● **TASK DIRECTIONS**:
Retyped exactly and without pictures, the lines from the one with "Vệ Sinh Giày Trung Sneaker" through the end of the listing must form the entire answer.

------ GIVEN INFORMATION

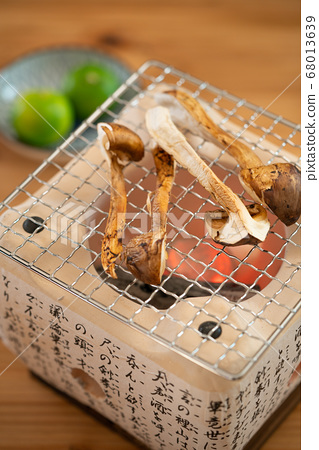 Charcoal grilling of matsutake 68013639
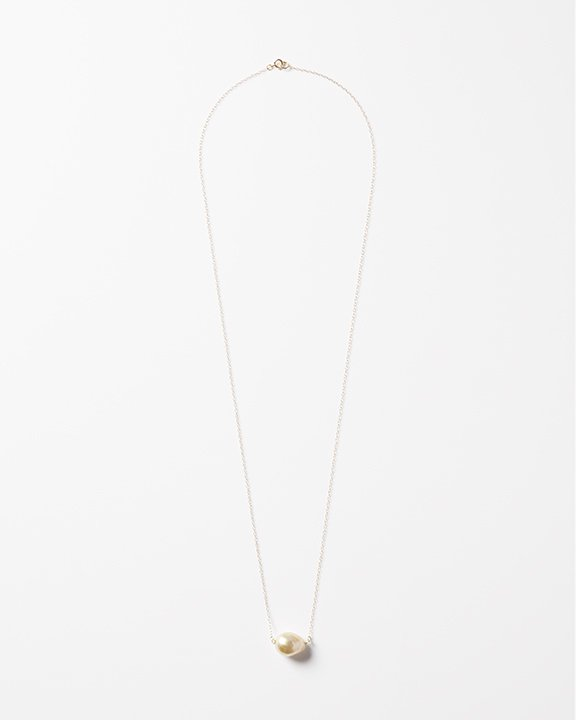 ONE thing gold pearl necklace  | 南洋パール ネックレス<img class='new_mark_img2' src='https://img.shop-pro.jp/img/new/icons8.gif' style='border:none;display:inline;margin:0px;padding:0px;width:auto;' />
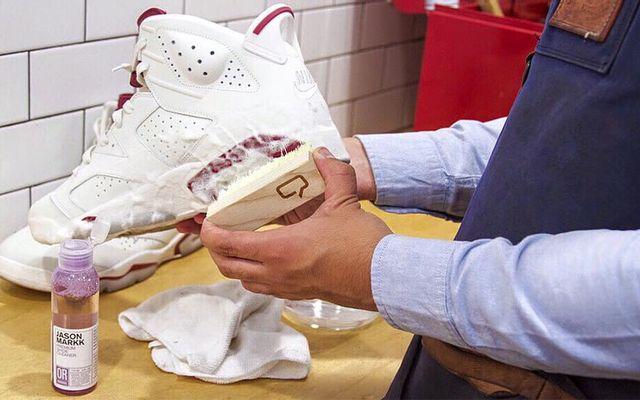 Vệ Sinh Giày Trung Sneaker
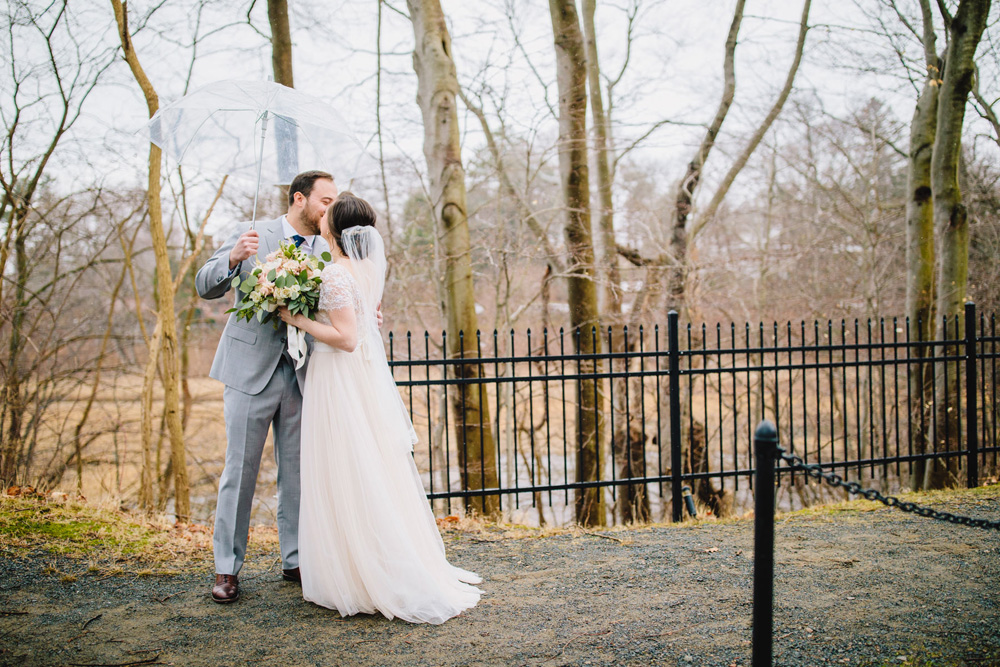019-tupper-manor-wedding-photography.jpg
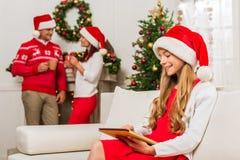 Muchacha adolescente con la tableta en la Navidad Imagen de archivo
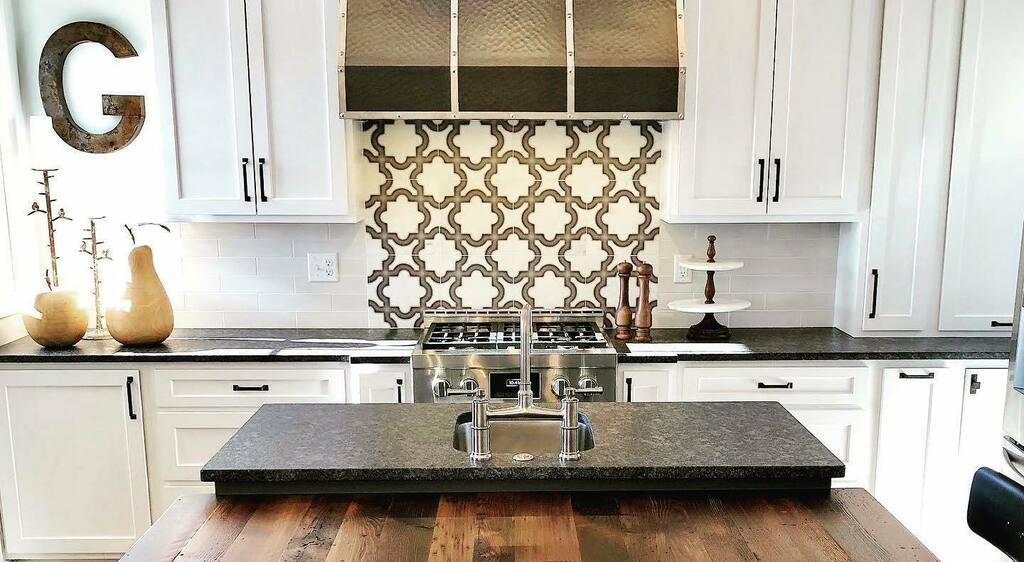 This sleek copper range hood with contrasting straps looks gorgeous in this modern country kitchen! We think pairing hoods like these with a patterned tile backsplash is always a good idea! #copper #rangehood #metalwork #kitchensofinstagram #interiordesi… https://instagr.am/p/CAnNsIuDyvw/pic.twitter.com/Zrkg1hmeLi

------------

● **EXERCISE SOLUTION**:
 Vệ Sinh Giày Trung Sneaker
019-tupper-manor-wedding-photography.jpg
 Muchacha adolescente con la tableta en la Navidad Imagen de archivo
 This sleek copper range hood with contrasting straps looks gorgeous in this modern country kitchen! We think pairing hoods like these with a patterned tile backsplash is always a good idea! #copper #rangehood #metalwork #kitchensofinstagram #interiordesi… https://instagr.am/p/CAnNsIuDyvw/pic.twitter.com/Zrkg1hmeLi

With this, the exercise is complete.